* PASSAGE TO READ
He said the lost revenue likely will run into the hundreds of millions of dollars.

The 300-room beachfront Holiday Inn Beach Resort in Melbourne, about 70 miles southeast of Orlando, was fully booked for the holiday weekend until guests -- and employees -- began evacuating Thursday.

General manager Tim Michaud said he expected at least $100,000 in lost revenue.

"That's just rooms," Michaud said. "We're also losing functions for the weekend."

Further north along the coast, almost every business in Cocoa Beach was closed, including Ron Jon's Surf Shop, a tourist attraction that normally stays open 24 hours a day.

The weekend wasn't a total loss for hotels. Most of the 120,000 hotel rooms in metro Orlando, which has the second-largest hotel market in the nation behind Las Vegas, were occupied -- by evacuees. Just over 1,000 rooms were available for Friday.

Sea World Orlando and Discovery Cove, and Universal Orlando's two theme parks and Citywalk entertainment complex, planned to close Friday afternoon and all day Saturday. Walt Disney World planned to close its four theme parks an hour or two early on Friday. No decision had been made on whether they would be open Saturday.

Disney's crowds were unusually light Thursday. At the Magic Kingdom, people waited only about 10 minutes for rides like Space Mountain that can take up to two hours to get on. The short waits were a boon for visitors like Barb Delaney and her children, of Springfield, Va.

* WHAT THIS EXERCISE ASKS
1. Please answer these questions on the tourism passage, one line each:
(a) How many rooms does the Holiday Inn Beach Resort in Melbourne have?
(b) Which city has a bigger hotel market than metro Orlando?
(c) On Thursday, about how long did people wait at the Magic Kingdom for rides like Space Mountain?
2. Write the next few paragraphs of the tourism passage, picking up after its final sentence.

Records taken from a dataset
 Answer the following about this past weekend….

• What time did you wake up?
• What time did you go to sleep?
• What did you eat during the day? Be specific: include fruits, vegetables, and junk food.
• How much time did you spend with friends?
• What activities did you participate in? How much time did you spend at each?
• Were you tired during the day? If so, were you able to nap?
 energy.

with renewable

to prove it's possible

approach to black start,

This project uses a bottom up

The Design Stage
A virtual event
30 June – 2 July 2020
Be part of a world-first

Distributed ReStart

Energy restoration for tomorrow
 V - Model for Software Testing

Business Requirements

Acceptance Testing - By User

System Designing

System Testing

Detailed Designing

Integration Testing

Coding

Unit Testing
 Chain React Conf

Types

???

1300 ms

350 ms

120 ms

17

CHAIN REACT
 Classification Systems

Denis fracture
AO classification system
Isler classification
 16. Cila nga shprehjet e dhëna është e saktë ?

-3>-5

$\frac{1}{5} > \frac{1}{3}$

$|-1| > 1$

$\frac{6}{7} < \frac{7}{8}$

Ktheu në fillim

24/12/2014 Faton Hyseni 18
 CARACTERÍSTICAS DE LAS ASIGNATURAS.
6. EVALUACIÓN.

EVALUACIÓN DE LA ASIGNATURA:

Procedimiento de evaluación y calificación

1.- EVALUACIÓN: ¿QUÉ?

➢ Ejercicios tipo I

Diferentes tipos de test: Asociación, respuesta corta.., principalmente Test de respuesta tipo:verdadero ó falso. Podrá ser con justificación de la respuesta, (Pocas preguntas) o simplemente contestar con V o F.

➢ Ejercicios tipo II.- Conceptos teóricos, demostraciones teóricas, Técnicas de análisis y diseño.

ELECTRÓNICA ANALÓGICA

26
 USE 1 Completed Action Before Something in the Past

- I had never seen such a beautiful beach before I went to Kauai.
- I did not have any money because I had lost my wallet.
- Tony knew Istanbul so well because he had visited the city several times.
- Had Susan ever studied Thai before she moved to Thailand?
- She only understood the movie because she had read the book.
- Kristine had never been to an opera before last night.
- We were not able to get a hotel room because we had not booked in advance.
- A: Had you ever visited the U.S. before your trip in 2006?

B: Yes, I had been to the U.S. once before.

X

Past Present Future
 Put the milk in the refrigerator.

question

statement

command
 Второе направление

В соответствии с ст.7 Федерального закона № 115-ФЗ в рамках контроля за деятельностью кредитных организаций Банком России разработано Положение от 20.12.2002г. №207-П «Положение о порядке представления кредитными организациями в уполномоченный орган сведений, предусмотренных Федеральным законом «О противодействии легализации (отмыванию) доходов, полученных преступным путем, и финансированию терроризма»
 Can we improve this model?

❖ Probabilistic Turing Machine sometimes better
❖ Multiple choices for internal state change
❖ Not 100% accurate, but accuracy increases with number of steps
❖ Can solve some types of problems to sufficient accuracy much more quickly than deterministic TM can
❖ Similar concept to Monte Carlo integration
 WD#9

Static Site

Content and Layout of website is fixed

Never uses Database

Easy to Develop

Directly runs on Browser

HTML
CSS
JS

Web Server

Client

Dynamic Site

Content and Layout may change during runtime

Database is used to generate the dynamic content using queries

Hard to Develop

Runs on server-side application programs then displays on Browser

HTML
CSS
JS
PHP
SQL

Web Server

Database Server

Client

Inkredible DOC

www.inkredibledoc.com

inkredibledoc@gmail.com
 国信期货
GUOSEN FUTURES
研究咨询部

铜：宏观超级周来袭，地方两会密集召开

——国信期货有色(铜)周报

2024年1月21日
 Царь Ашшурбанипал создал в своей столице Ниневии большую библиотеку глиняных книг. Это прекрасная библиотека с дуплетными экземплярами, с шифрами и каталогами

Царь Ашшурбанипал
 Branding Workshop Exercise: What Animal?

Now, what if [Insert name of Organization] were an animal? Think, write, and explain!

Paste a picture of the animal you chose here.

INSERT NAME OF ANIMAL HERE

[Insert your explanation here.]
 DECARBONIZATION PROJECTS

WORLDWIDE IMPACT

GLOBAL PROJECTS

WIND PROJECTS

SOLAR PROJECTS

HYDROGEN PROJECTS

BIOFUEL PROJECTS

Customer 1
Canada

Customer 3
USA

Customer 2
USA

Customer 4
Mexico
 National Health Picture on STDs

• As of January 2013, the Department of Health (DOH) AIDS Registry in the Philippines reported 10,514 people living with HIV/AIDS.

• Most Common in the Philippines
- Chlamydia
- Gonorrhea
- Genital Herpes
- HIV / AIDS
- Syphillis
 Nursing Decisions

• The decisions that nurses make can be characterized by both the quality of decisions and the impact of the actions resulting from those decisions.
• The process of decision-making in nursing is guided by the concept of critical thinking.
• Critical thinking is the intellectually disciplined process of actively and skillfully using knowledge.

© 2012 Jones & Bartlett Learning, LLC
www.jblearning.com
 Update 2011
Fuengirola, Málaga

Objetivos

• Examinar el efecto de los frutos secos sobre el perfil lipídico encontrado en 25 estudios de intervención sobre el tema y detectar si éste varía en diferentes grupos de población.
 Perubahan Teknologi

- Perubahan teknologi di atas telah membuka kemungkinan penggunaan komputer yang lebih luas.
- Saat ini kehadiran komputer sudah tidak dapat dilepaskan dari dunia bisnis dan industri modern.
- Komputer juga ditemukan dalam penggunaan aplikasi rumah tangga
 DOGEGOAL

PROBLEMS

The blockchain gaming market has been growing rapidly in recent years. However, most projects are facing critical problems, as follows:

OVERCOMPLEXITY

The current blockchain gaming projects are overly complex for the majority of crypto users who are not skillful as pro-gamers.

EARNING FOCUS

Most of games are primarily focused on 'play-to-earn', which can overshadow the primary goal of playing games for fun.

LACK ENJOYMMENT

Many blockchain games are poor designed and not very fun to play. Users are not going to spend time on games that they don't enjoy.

* SOLVED PROBLEMS
1.
(a) 300 rooms.
(b) Las Vegas.
(c) About 10 minutes.

2.
"We're going to look at it as one more adventure," said Delaney, a civilian Department of Defense worker whose 13-year-old daughter and 11-year-old son saved three years worth of pocket change totaling $600 for the trip. "We saved up three years to come here and a hurricane isn't going to stop us."

South Beach's main artery, Ocean Drive, usually a bustling thoroughfare of outdoor cafes and posh pink hotels, was nearly empty Thursday afternoon, with the last few remaining tourists still trying to leave.

Lion Country Safari, west of West Palm Beach, closed Thursday afternoon. Its lions, chimps, rhinos and elephants were going to ride out the storm in their night shelters, built of steel and concrete.

Gov. Jeb Bush on Wednesday warned visitors to stay out of Florida for the next few days, but then asked them to come back after the hurricane had passed -- real soon.

"If you decide to spend Labor Day somewhere else," Bush said, "We ask that you reschedule your vacations."